# Shih Tzu puppy hair



## sinjin (Nov 11, 2007)

What is the process like when they lose their puppy coat and get their adult hair? How old are they?  Thank You.


----------



## flipgirl (Oct 5, 2007)

Usually, the adult coat starts coming in at around 10 months or so. You will notice it because it seems like mats come in as soon as you get them out. I have a Shih-tzu x Bichon but she is more like a Bichon. When her adult coat came in, it was a struggle. I thought I had got all the mats and then there more would come from nowhere it seemed. Because she has an undercoat like a Bichon, the dead hair would get tangled with the new hair. However, I could be wrong but I think Shih-tzus have a single coat so maybe it won't be as bad. The hair isn't as curly either so hopefully, it may be easier for you. Just make sure you brush every day. It only lasts about 2 weeks. If the mats are bad, you can get a blade that cuts through the mats to help you. Or get a dematting rake. It will help you cut through the mats while not being as uncomfortable for your dog.


----------



## Love's_Sophie (Sep 23, 2007)

Your puppy's adult coat could start coming in as early as 6 months, and might take a month or more to be fully complete; some are quick, and some are slower to come in, so be aware of that.

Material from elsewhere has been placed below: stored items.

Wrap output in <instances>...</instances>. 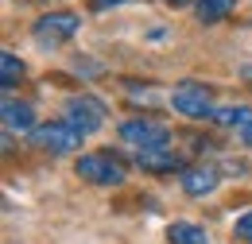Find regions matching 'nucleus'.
Here are the masks:
<instances>
[{"mask_svg": "<svg viewBox=\"0 0 252 244\" xmlns=\"http://www.w3.org/2000/svg\"><path fill=\"white\" fill-rule=\"evenodd\" d=\"M32 148L35 152H47V155H70V152H78L82 148V132L74 128L70 121H47V124H39L32 136Z\"/></svg>", "mask_w": 252, "mask_h": 244, "instance_id": "obj_1", "label": "nucleus"}, {"mask_svg": "<svg viewBox=\"0 0 252 244\" xmlns=\"http://www.w3.org/2000/svg\"><path fill=\"white\" fill-rule=\"evenodd\" d=\"M24 74H28V66L16 59L12 51H4V55H0V78H4V90H12V86L24 78Z\"/></svg>", "mask_w": 252, "mask_h": 244, "instance_id": "obj_13", "label": "nucleus"}, {"mask_svg": "<svg viewBox=\"0 0 252 244\" xmlns=\"http://www.w3.org/2000/svg\"><path fill=\"white\" fill-rule=\"evenodd\" d=\"M78 28H82V16H78V12H66V8L63 12H47V16L35 20V39H39L43 47H59L66 39H74Z\"/></svg>", "mask_w": 252, "mask_h": 244, "instance_id": "obj_5", "label": "nucleus"}, {"mask_svg": "<svg viewBox=\"0 0 252 244\" xmlns=\"http://www.w3.org/2000/svg\"><path fill=\"white\" fill-rule=\"evenodd\" d=\"M74 171H78L82 183H94V186H121L128 179V167L113 152H90V155H82Z\"/></svg>", "mask_w": 252, "mask_h": 244, "instance_id": "obj_2", "label": "nucleus"}, {"mask_svg": "<svg viewBox=\"0 0 252 244\" xmlns=\"http://www.w3.org/2000/svg\"><path fill=\"white\" fill-rule=\"evenodd\" d=\"M237 136H241V144H245V148H252V124H245Z\"/></svg>", "mask_w": 252, "mask_h": 244, "instance_id": "obj_17", "label": "nucleus"}, {"mask_svg": "<svg viewBox=\"0 0 252 244\" xmlns=\"http://www.w3.org/2000/svg\"><path fill=\"white\" fill-rule=\"evenodd\" d=\"M0 117H4V128L8 132H20V136H32L35 128V109L28 101H16V97H4V105H0Z\"/></svg>", "mask_w": 252, "mask_h": 244, "instance_id": "obj_9", "label": "nucleus"}, {"mask_svg": "<svg viewBox=\"0 0 252 244\" xmlns=\"http://www.w3.org/2000/svg\"><path fill=\"white\" fill-rule=\"evenodd\" d=\"M121 140L140 152V148H159V144H167L171 132H167V124L156 121V117H128V121H121Z\"/></svg>", "mask_w": 252, "mask_h": 244, "instance_id": "obj_6", "label": "nucleus"}, {"mask_svg": "<svg viewBox=\"0 0 252 244\" xmlns=\"http://www.w3.org/2000/svg\"><path fill=\"white\" fill-rule=\"evenodd\" d=\"M171 109L175 113H183V117H214L218 109H214V90L210 86H202V82H179L175 90H171Z\"/></svg>", "mask_w": 252, "mask_h": 244, "instance_id": "obj_4", "label": "nucleus"}, {"mask_svg": "<svg viewBox=\"0 0 252 244\" xmlns=\"http://www.w3.org/2000/svg\"><path fill=\"white\" fill-rule=\"evenodd\" d=\"M237 0H194V16L198 24H221L225 16H233Z\"/></svg>", "mask_w": 252, "mask_h": 244, "instance_id": "obj_10", "label": "nucleus"}, {"mask_svg": "<svg viewBox=\"0 0 252 244\" xmlns=\"http://www.w3.org/2000/svg\"><path fill=\"white\" fill-rule=\"evenodd\" d=\"M167 241L171 244H210V233L202 225H190V221H175L167 229Z\"/></svg>", "mask_w": 252, "mask_h": 244, "instance_id": "obj_11", "label": "nucleus"}, {"mask_svg": "<svg viewBox=\"0 0 252 244\" xmlns=\"http://www.w3.org/2000/svg\"><path fill=\"white\" fill-rule=\"evenodd\" d=\"M74 70H78V74H90V78H97V74H105V66H97V62H86V55H78V62H74Z\"/></svg>", "mask_w": 252, "mask_h": 244, "instance_id": "obj_15", "label": "nucleus"}, {"mask_svg": "<svg viewBox=\"0 0 252 244\" xmlns=\"http://www.w3.org/2000/svg\"><path fill=\"white\" fill-rule=\"evenodd\" d=\"M179 183H183V194L187 198H206V194H214L221 183L218 167H206V163H194V167H187L183 175H179Z\"/></svg>", "mask_w": 252, "mask_h": 244, "instance_id": "obj_8", "label": "nucleus"}, {"mask_svg": "<svg viewBox=\"0 0 252 244\" xmlns=\"http://www.w3.org/2000/svg\"><path fill=\"white\" fill-rule=\"evenodd\" d=\"M241 78H249V82H252V66H245V70H241Z\"/></svg>", "mask_w": 252, "mask_h": 244, "instance_id": "obj_19", "label": "nucleus"}, {"mask_svg": "<svg viewBox=\"0 0 252 244\" xmlns=\"http://www.w3.org/2000/svg\"><path fill=\"white\" fill-rule=\"evenodd\" d=\"M214 124H221V128H245V124H252V105H225V109H218L214 113Z\"/></svg>", "mask_w": 252, "mask_h": 244, "instance_id": "obj_12", "label": "nucleus"}, {"mask_svg": "<svg viewBox=\"0 0 252 244\" xmlns=\"http://www.w3.org/2000/svg\"><path fill=\"white\" fill-rule=\"evenodd\" d=\"M233 237H237V241H245V244H252V210L237 217V225H233Z\"/></svg>", "mask_w": 252, "mask_h": 244, "instance_id": "obj_14", "label": "nucleus"}, {"mask_svg": "<svg viewBox=\"0 0 252 244\" xmlns=\"http://www.w3.org/2000/svg\"><path fill=\"white\" fill-rule=\"evenodd\" d=\"M171 8H187V4H194V0H167Z\"/></svg>", "mask_w": 252, "mask_h": 244, "instance_id": "obj_18", "label": "nucleus"}, {"mask_svg": "<svg viewBox=\"0 0 252 244\" xmlns=\"http://www.w3.org/2000/svg\"><path fill=\"white\" fill-rule=\"evenodd\" d=\"M121 4H128V0H90V8H94V12H105V8H121Z\"/></svg>", "mask_w": 252, "mask_h": 244, "instance_id": "obj_16", "label": "nucleus"}, {"mask_svg": "<svg viewBox=\"0 0 252 244\" xmlns=\"http://www.w3.org/2000/svg\"><path fill=\"white\" fill-rule=\"evenodd\" d=\"M63 121H70L82 136H94V132L105 128L109 109H105V101H97L94 93H74V97L66 101V109H63Z\"/></svg>", "mask_w": 252, "mask_h": 244, "instance_id": "obj_3", "label": "nucleus"}, {"mask_svg": "<svg viewBox=\"0 0 252 244\" xmlns=\"http://www.w3.org/2000/svg\"><path fill=\"white\" fill-rule=\"evenodd\" d=\"M132 159H136V167H140V171H148V175H175V171L183 175V171H187L183 152H175L171 144H159V148H140Z\"/></svg>", "mask_w": 252, "mask_h": 244, "instance_id": "obj_7", "label": "nucleus"}]
</instances>
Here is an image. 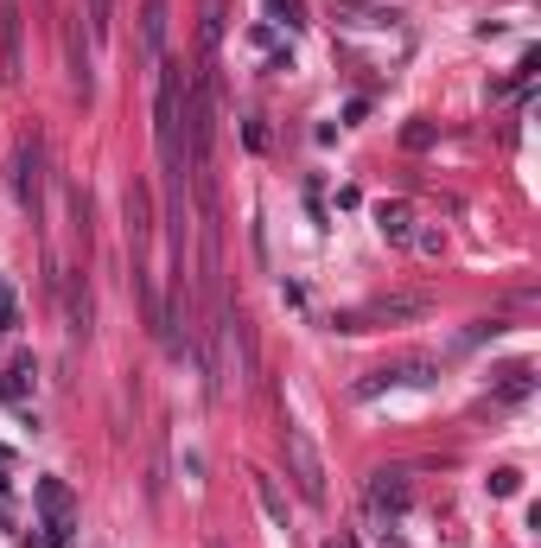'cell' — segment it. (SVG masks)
<instances>
[{
  "instance_id": "obj_1",
  "label": "cell",
  "mask_w": 541,
  "mask_h": 548,
  "mask_svg": "<svg viewBox=\"0 0 541 548\" xmlns=\"http://www.w3.org/2000/svg\"><path fill=\"white\" fill-rule=\"evenodd\" d=\"M281 453H287V472L300 485V498L319 510L325 504V459H319V447H312V434L300 421H281Z\"/></svg>"
},
{
  "instance_id": "obj_2",
  "label": "cell",
  "mask_w": 541,
  "mask_h": 548,
  "mask_svg": "<svg viewBox=\"0 0 541 548\" xmlns=\"http://www.w3.org/2000/svg\"><path fill=\"white\" fill-rule=\"evenodd\" d=\"M427 294H389L370 306H351V313H331V332H376V325H401V319H427Z\"/></svg>"
},
{
  "instance_id": "obj_3",
  "label": "cell",
  "mask_w": 541,
  "mask_h": 548,
  "mask_svg": "<svg viewBox=\"0 0 541 548\" xmlns=\"http://www.w3.org/2000/svg\"><path fill=\"white\" fill-rule=\"evenodd\" d=\"M13 198H20V211H32V217L45 211V141L39 134H26V141L13 147Z\"/></svg>"
},
{
  "instance_id": "obj_4",
  "label": "cell",
  "mask_w": 541,
  "mask_h": 548,
  "mask_svg": "<svg viewBox=\"0 0 541 548\" xmlns=\"http://www.w3.org/2000/svg\"><path fill=\"white\" fill-rule=\"evenodd\" d=\"M32 498H39V510H45V542L51 548H77V510H71L64 478H39V485H32Z\"/></svg>"
},
{
  "instance_id": "obj_5",
  "label": "cell",
  "mask_w": 541,
  "mask_h": 548,
  "mask_svg": "<svg viewBox=\"0 0 541 548\" xmlns=\"http://www.w3.org/2000/svg\"><path fill=\"white\" fill-rule=\"evenodd\" d=\"M433 376H440V364H433V357H401V364H382V370L363 376V383H357V402L382 396V389H427Z\"/></svg>"
},
{
  "instance_id": "obj_6",
  "label": "cell",
  "mask_w": 541,
  "mask_h": 548,
  "mask_svg": "<svg viewBox=\"0 0 541 548\" xmlns=\"http://www.w3.org/2000/svg\"><path fill=\"white\" fill-rule=\"evenodd\" d=\"M408 504H414V485H408V472H401V466L370 472V510L382 523H401V517H408Z\"/></svg>"
},
{
  "instance_id": "obj_7",
  "label": "cell",
  "mask_w": 541,
  "mask_h": 548,
  "mask_svg": "<svg viewBox=\"0 0 541 548\" xmlns=\"http://www.w3.org/2000/svg\"><path fill=\"white\" fill-rule=\"evenodd\" d=\"M0 77L7 83L26 77V13H20V0H0Z\"/></svg>"
},
{
  "instance_id": "obj_8",
  "label": "cell",
  "mask_w": 541,
  "mask_h": 548,
  "mask_svg": "<svg viewBox=\"0 0 541 548\" xmlns=\"http://www.w3.org/2000/svg\"><path fill=\"white\" fill-rule=\"evenodd\" d=\"M331 20L351 26V32H382V26H395L401 13L395 7H376V0H331Z\"/></svg>"
},
{
  "instance_id": "obj_9",
  "label": "cell",
  "mask_w": 541,
  "mask_h": 548,
  "mask_svg": "<svg viewBox=\"0 0 541 548\" xmlns=\"http://www.w3.org/2000/svg\"><path fill=\"white\" fill-rule=\"evenodd\" d=\"M166 13H172V0H141V58L147 64H160L166 58Z\"/></svg>"
},
{
  "instance_id": "obj_10",
  "label": "cell",
  "mask_w": 541,
  "mask_h": 548,
  "mask_svg": "<svg viewBox=\"0 0 541 548\" xmlns=\"http://www.w3.org/2000/svg\"><path fill=\"white\" fill-rule=\"evenodd\" d=\"M64 306H71V338H90V268H71L64 274Z\"/></svg>"
},
{
  "instance_id": "obj_11",
  "label": "cell",
  "mask_w": 541,
  "mask_h": 548,
  "mask_svg": "<svg viewBox=\"0 0 541 548\" xmlns=\"http://www.w3.org/2000/svg\"><path fill=\"white\" fill-rule=\"evenodd\" d=\"M32 383H39V357L20 351V357L7 364V376H0V396H7V402H26V396H32Z\"/></svg>"
},
{
  "instance_id": "obj_12",
  "label": "cell",
  "mask_w": 541,
  "mask_h": 548,
  "mask_svg": "<svg viewBox=\"0 0 541 548\" xmlns=\"http://www.w3.org/2000/svg\"><path fill=\"white\" fill-rule=\"evenodd\" d=\"M376 230L389 236V243H408V236H414V211H408L401 198H382V204H376Z\"/></svg>"
},
{
  "instance_id": "obj_13",
  "label": "cell",
  "mask_w": 541,
  "mask_h": 548,
  "mask_svg": "<svg viewBox=\"0 0 541 548\" xmlns=\"http://www.w3.org/2000/svg\"><path fill=\"white\" fill-rule=\"evenodd\" d=\"M83 26H90V45H109V32H115V0H83Z\"/></svg>"
},
{
  "instance_id": "obj_14",
  "label": "cell",
  "mask_w": 541,
  "mask_h": 548,
  "mask_svg": "<svg viewBox=\"0 0 541 548\" xmlns=\"http://www.w3.org/2000/svg\"><path fill=\"white\" fill-rule=\"evenodd\" d=\"M249 478H255V498H261V510H268V523L287 529V498H281V485H274L268 472H249Z\"/></svg>"
},
{
  "instance_id": "obj_15",
  "label": "cell",
  "mask_w": 541,
  "mask_h": 548,
  "mask_svg": "<svg viewBox=\"0 0 541 548\" xmlns=\"http://www.w3.org/2000/svg\"><path fill=\"white\" fill-rule=\"evenodd\" d=\"M223 20H230V7H223V0H204V26H198L204 58H217V45H223Z\"/></svg>"
},
{
  "instance_id": "obj_16",
  "label": "cell",
  "mask_w": 541,
  "mask_h": 548,
  "mask_svg": "<svg viewBox=\"0 0 541 548\" xmlns=\"http://www.w3.org/2000/svg\"><path fill=\"white\" fill-rule=\"evenodd\" d=\"M535 389V370L529 364H510V370H497V396H510V402H522Z\"/></svg>"
},
{
  "instance_id": "obj_17",
  "label": "cell",
  "mask_w": 541,
  "mask_h": 548,
  "mask_svg": "<svg viewBox=\"0 0 541 548\" xmlns=\"http://www.w3.org/2000/svg\"><path fill=\"white\" fill-rule=\"evenodd\" d=\"M261 13H268V26H306L300 0H261Z\"/></svg>"
},
{
  "instance_id": "obj_18",
  "label": "cell",
  "mask_w": 541,
  "mask_h": 548,
  "mask_svg": "<svg viewBox=\"0 0 541 548\" xmlns=\"http://www.w3.org/2000/svg\"><path fill=\"white\" fill-rule=\"evenodd\" d=\"M13 325H20V313H13V287H0V338H13Z\"/></svg>"
},
{
  "instance_id": "obj_19",
  "label": "cell",
  "mask_w": 541,
  "mask_h": 548,
  "mask_svg": "<svg viewBox=\"0 0 541 548\" xmlns=\"http://www.w3.org/2000/svg\"><path fill=\"white\" fill-rule=\"evenodd\" d=\"M516 485H522V472H491V498H516Z\"/></svg>"
},
{
  "instance_id": "obj_20",
  "label": "cell",
  "mask_w": 541,
  "mask_h": 548,
  "mask_svg": "<svg viewBox=\"0 0 541 548\" xmlns=\"http://www.w3.org/2000/svg\"><path fill=\"white\" fill-rule=\"evenodd\" d=\"M242 141H249V153H261V147H268V128L249 115V122H242Z\"/></svg>"
},
{
  "instance_id": "obj_21",
  "label": "cell",
  "mask_w": 541,
  "mask_h": 548,
  "mask_svg": "<svg viewBox=\"0 0 541 548\" xmlns=\"http://www.w3.org/2000/svg\"><path fill=\"white\" fill-rule=\"evenodd\" d=\"M401 141H408V147H414V153H421V147H433V122H414V128H408V134H401Z\"/></svg>"
},
{
  "instance_id": "obj_22",
  "label": "cell",
  "mask_w": 541,
  "mask_h": 548,
  "mask_svg": "<svg viewBox=\"0 0 541 548\" xmlns=\"http://www.w3.org/2000/svg\"><path fill=\"white\" fill-rule=\"evenodd\" d=\"M0 529H7V504H0Z\"/></svg>"
},
{
  "instance_id": "obj_23",
  "label": "cell",
  "mask_w": 541,
  "mask_h": 548,
  "mask_svg": "<svg viewBox=\"0 0 541 548\" xmlns=\"http://www.w3.org/2000/svg\"><path fill=\"white\" fill-rule=\"evenodd\" d=\"M325 548H351V542H325Z\"/></svg>"
},
{
  "instance_id": "obj_24",
  "label": "cell",
  "mask_w": 541,
  "mask_h": 548,
  "mask_svg": "<svg viewBox=\"0 0 541 548\" xmlns=\"http://www.w3.org/2000/svg\"><path fill=\"white\" fill-rule=\"evenodd\" d=\"M211 548H217V542H211Z\"/></svg>"
}]
</instances>
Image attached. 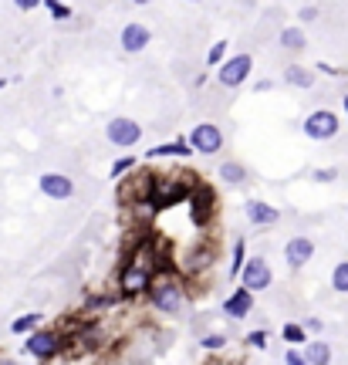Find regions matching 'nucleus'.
<instances>
[{
	"label": "nucleus",
	"instance_id": "22",
	"mask_svg": "<svg viewBox=\"0 0 348 365\" xmlns=\"http://www.w3.org/2000/svg\"><path fill=\"white\" fill-rule=\"evenodd\" d=\"M281 342L288 348H301V345H308V331L301 328V322L288 318V322L281 325Z\"/></svg>",
	"mask_w": 348,
	"mask_h": 365
},
{
	"label": "nucleus",
	"instance_id": "9",
	"mask_svg": "<svg viewBox=\"0 0 348 365\" xmlns=\"http://www.w3.org/2000/svg\"><path fill=\"white\" fill-rule=\"evenodd\" d=\"M281 254H284V264H288V270H305L311 264V257L318 254V244H314V237H308V233H291L288 240H284V247H281Z\"/></svg>",
	"mask_w": 348,
	"mask_h": 365
},
{
	"label": "nucleus",
	"instance_id": "37",
	"mask_svg": "<svg viewBox=\"0 0 348 365\" xmlns=\"http://www.w3.org/2000/svg\"><path fill=\"white\" fill-rule=\"evenodd\" d=\"M342 105H345V118H348V92L342 95Z\"/></svg>",
	"mask_w": 348,
	"mask_h": 365
},
{
	"label": "nucleus",
	"instance_id": "14",
	"mask_svg": "<svg viewBox=\"0 0 348 365\" xmlns=\"http://www.w3.org/2000/svg\"><path fill=\"white\" fill-rule=\"evenodd\" d=\"M213 207H216L213 190H210V186H203V183H196L193 193H190V210H193L196 227H207V223H210V220H213Z\"/></svg>",
	"mask_w": 348,
	"mask_h": 365
},
{
	"label": "nucleus",
	"instance_id": "24",
	"mask_svg": "<svg viewBox=\"0 0 348 365\" xmlns=\"http://www.w3.org/2000/svg\"><path fill=\"white\" fill-rule=\"evenodd\" d=\"M139 170V156H132V153H125V156H118L116 163L109 166V179H116V183H122L125 176H132Z\"/></svg>",
	"mask_w": 348,
	"mask_h": 365
},
{
	"label": "nucleus",
	"instance_id": "12",
	"mask_svg": "<svg viewBox=\"0 0 348 365\" xmlns=\"http://www.w3.org/2000/svg\"><path fill=\"white\" fill-rule=\"evenodd\" d=\"M220 315H223L227 322H244V318H251L253 315V294L237 284V291H230V294L220 301Z\"/></svg>",
	"mask_w": 348,
	"mask_h": 365
},
{
	"label": "nucleus",
	"instance_id": "33",
	"mask_svg": "<svg viewBox=\"0 0 348 365\" xmlns=\"http://www.w3.org/2000/svg\"><path fill=\"white\" fill-rule=\"evenodd\" d=\"M338 176H342V170H335V166H321V170L311 173V179H314V183H338Z\"/></svg>",
	"mask_w": 348,
	"mask_h": 365
},
{
	"label": "nucleus",
	"instance_id": "29",
	"mask_svg": "<svg viewBox=\"0 0 348 365\" xmlns=\"http://www.w3.org/2000/svg\"><path fill=\"white\" fill-rule=\"evenodd\" d=\"M44 11H48L51 18L58 20V24H68V20H75V7H68V4H58V0H48V4H44Z\"/></svg>",
	"mask_w": 348,
	"mask_h": 365
},
{
	"label": "nucleus",
	"instance_id": "4",
	"mask_svg": "<svg viewBox=\"0 0 348 365\" xmlns=\"http://www.w3.org/2000/svg\"><path fill=\"white\" fill-rule=\"evenodd\" d=\"M253 71V55L251 51H237L216 68V88L223 92H237L240 85H247V78Z\"/></svg>",
	"mask_w": 348,
	"mask_h": 365
},
{
	"label": "nucleus",
	"instance_id": "17",
	"mask_svg": "<svg viewBox=\"0 0 348 365\" xmlns=\"http://www.w3.org/2000/svg\"><path fill=\"white\" fill-rule=\"evenodd\" d=\"M277 44H281V51H288V55H301V51H308V34H305L301 24H284V27L277 31Z\"/></svg>",
	"mask_w": 348,
	"mask_h": 365
},
{
	"label": "nucleus",
	"instance_id": "16",
	"mask_svg": "<svg viewBox=\"0 0 348 365\" xmlns=\"http://www.w3.org/2000/svg\"><path fill=\"white\" fill-rule=\"evenodd\" d=\"M216 179H220L223 186H230V190H247L251 173H247V166H244L240 159H223V163L216 166Z\"/></svg>",
	"mask_w": 348,
	"mask_h": 365
},
{
	"label": "nucleus",
	"instance_id": "3",
	"mask_svg": "<svg viewBox=\"0 0 348 365\" xmlns=\"http://www.w3.org/2000/svg\"><path fill=\"white\" fill-rule=\"evenodd\" d=\"M301 132L311 142H335L342 135V118L335 109H311L301 122Z\"/></svg>",
	"mask_w": 348,
	"mask_h": 365
},
{
	"label": "nucleus",
	"instance_id": "5",
	"mask_svg": "<svg viewBox=\"0 0 348 365\" xmlns=\"http://www.w3.org/2000/svg\"><path fill=\"white\" fill-rule=\"evenodd\" d=\"M20 352L38 359V362H51V359H58L64 352V338H61L58 328H38L34 335H27V342H24Z\"/></svg>",
	"mask_w": 348,
	"mask_h": 365
},
{
	"label": "nucleus",
	"instance_id": "21",
	"mask_svg": "<svg viewBox=\"0 0 348 365\" xmlns=\"http://www.w3.org/2000/svg\"><path fill=\"white\" fill-rule=\"evenodd\" d=\"M247 264V237L244 233H237L233 237V247H230V268H227V281H237L240 277V270Z\"/></svg>",
	"mask_w": 348,
	"mask_h": 365
},
{
	"label": "nucleus",
	"instance_id": "19",
	"mask_svg": "<svg viewBox=\"0 0 348 365\" xmlns=\"http://www.w3.org/2000/svg\"><path fill=\"white\" fill-rule=\"evenodd\" d=\"M118 305V294L116 291H88L85 294V318H102L109 308H116Z\"/></svg>",
	"mask_w": 348,
	"mask_h": 365
},
{
	"label": "nucleus",
	"instance_id": "8",
	"mask_svg": "<svg viewBox=\"0 0 348 365\" xmlns=\"http://www.w3.org/2000/svg\"><path fill=\"white\" fill-rule=\"evenodd\" d=\"M240 288L251 291V294H267L274 288V268L264 254L260 257H247V264L240 270Z\"/></svg>",
	"mask_w": 348,
	"mask_h": 365
},
{
	"label": "nucleus",
	"instance_id": "23",
	"mask_svg": "<svg viewBox=\"0 0 348 365\" xmlns=\"http://www.w3.org/2000/svg\"><path fill=\"white\" fill-rule=\"evenodd\" d=\"M227 51H230V41H227V38L213 41L210 48H207V55H203V68H207V71H210V68H213V71H216V68H220L223 61L230 58Z\"/></svg>",
	"mask_w": 348,
	"mask_h": 365
},
{
	"label": "nucleus",
	"instance_id": "28",
	"mask_svg": "<svg viewBox=\"0 0 348 365\" xmlns=\"http://www.w3.org/2000/svg\"><path fill=\"white\" fill-rule=\"evenodd\" d=\"M244 342H247L253 352H267V348H271V331H267V328H253V331L244 335Z\"/></svg>",
	"mask_w": 348,
	"mask_h": 365
},
{
	"label": "nucleus",
	"instance_id": "34",
	"mask_svg": "<svg viewBox=\"0 0 348 365\" xmlns=\"http://www.w3.org/2000/svg\"><path fill=\"white\" fill-rule=\"evenodd\" d=\"M284 365H308V362H305L301 348H284Z\"/></svg>",
	"mask_w": 348,
	"mask_h": 365
},
{
	"label": "nucleus",
	"instance_id": "30",
	"mask_svg": "<svg viewBox=\"0 0 348 365\" xmlns=\"http://www.w3.org/2000/svg\"><path fill=\"white\" fill-rule=\"evenodd\" d=\"M173 342H176V331H169V328H155L153 331V352H169L173 348Z\"/></svg>",
	"mask_w": 348,
	"mask_h": 365
},
{
	"label": "nucleus",
	"instance_id": "35",
	"mask_svg": "<svg viewBox=\"0 0 348 365\" xmlns=\"http://www.w3.org/2000/svg\"><path fill=\"white\" fill-rule=\"evenodd\" d=\"M38 7H44V4H38V0H18V11H38Z\"/></svg>",
	"mask_w": 348,
	"mask_h": 365
},
{
	"label": "nucleus",
	"instance_id": "10",
	"mask_svg": "<svg viewBox=\"0 0 348 365\" xmlns=\"http://www.w3.org/2000/svg\"><path fill=\"white\" fill-rule=\"evenodd\" d=\"M149 44H153V27H146L142 20H125V24H122V31H118V48H122L125 55H142V51H149Z\"/></svg>",
	"mask_w": 348,
	"mask_h": 365
},
{
	"label": "nucleus",
	"instance_id": "18",
	"mask_svg": "<svg viewBox=\"0 0 348 365\" xmlns=\"http://www.w3.org/2000/svg\"><path fill=\"white\" fill-rule=\"evenodd\" d=\"M146 159H179V163H186V159H193V149H190V142L179 135V139H173V142H162V146H153L149 153H146Z\"/></svg>",
	"mask_w": 348,
	"mask_h": 365
},
{
	"label": "nucleus",
	"instance_id": "26",
	"mask_svg": "<svg viewBox=\"0 0 348 365\" xmlns=\"http://www.w3.org/2000/svg\"><path fill=\"white\" fill-rule=\"evenodd\" d=\"M328 284H331L335 294H345V298H348V257H345V261H338V264L331 268Z\"/></svg>",
	"mask_w": 348,
	"mask_h": 365
},
{
	"label": "nucleus",
	"instance_id": "7",
	"mask_svg": "<svg viewBox=\"0 0 348 365\" xmlns=\"http://www.w3.org/2000/svg\"><path fill=\"white\" fill-rule=\"evenodd\" d=\"M142 135H146V129L129 116H116L105 122V142L116 146V149H136L142 142Z\"/></svg>",
	"mask_w": 348,
	"mask_h": 365
},
{
	"label": "nucleus",
	"instance_id": "25",
	"mask_svg": "<svg viewBox=\"0 0 348 365\" xmlns=\"http://www.w3.org/2000/svg\"><path fill=\"white\" fill-rule=\"evenodd\" d=\"M41 322H44L41 311H27V315H18V318L11 322V331H14V335H34L41 328Z\"/></svg>",
	"mask_w": 348,
	"mask_h": 365
},
{
	"label": "nucleus",
	"instance_id": "32",
	"mask_svg": "<svg viewBox=\"0 0 348 365\" xmlns=\"http://www.w3.org/2000/svg\"><path fill=\"white\" fill-rule=\"evenodd\" d=\"M318 18H321V7H318V4H301V7H298V20H301V24H314Z\"/></svg>",
	"mask_w": 348,
	"mask_h": 365
},
{
	"label": "nucleus",
	"instance_id": "1",
	"mask_svg": "<svg viewBox=\"0 0 348 365\" xmlns=\"http://www.w3.org/2000/svg\"><path fill=\"white\" fill-rule=\"evenodd\" d=\"M186 284L169 274V270H162V274H155L153 277V288L146 294V301L153 308L155 315H166V318H176V315H183L186 311Z\"/></svg>",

When the adult coat does start coming in, it will be easier to matt up, and may look scraggly and sparse, like someone took dull barber shears to it...but it will look nice when the process is complete! 

Alot of owners do choose to trim the coat back significantly during this period as well, just to aid in the matting, and appearance; alot of my clients will have their puppies cut back with a 3 3\4 blade, or the shorter 4 blade, and by the time the coat grows back in, the puppy coat is shed out, and the adult coat is in.


----------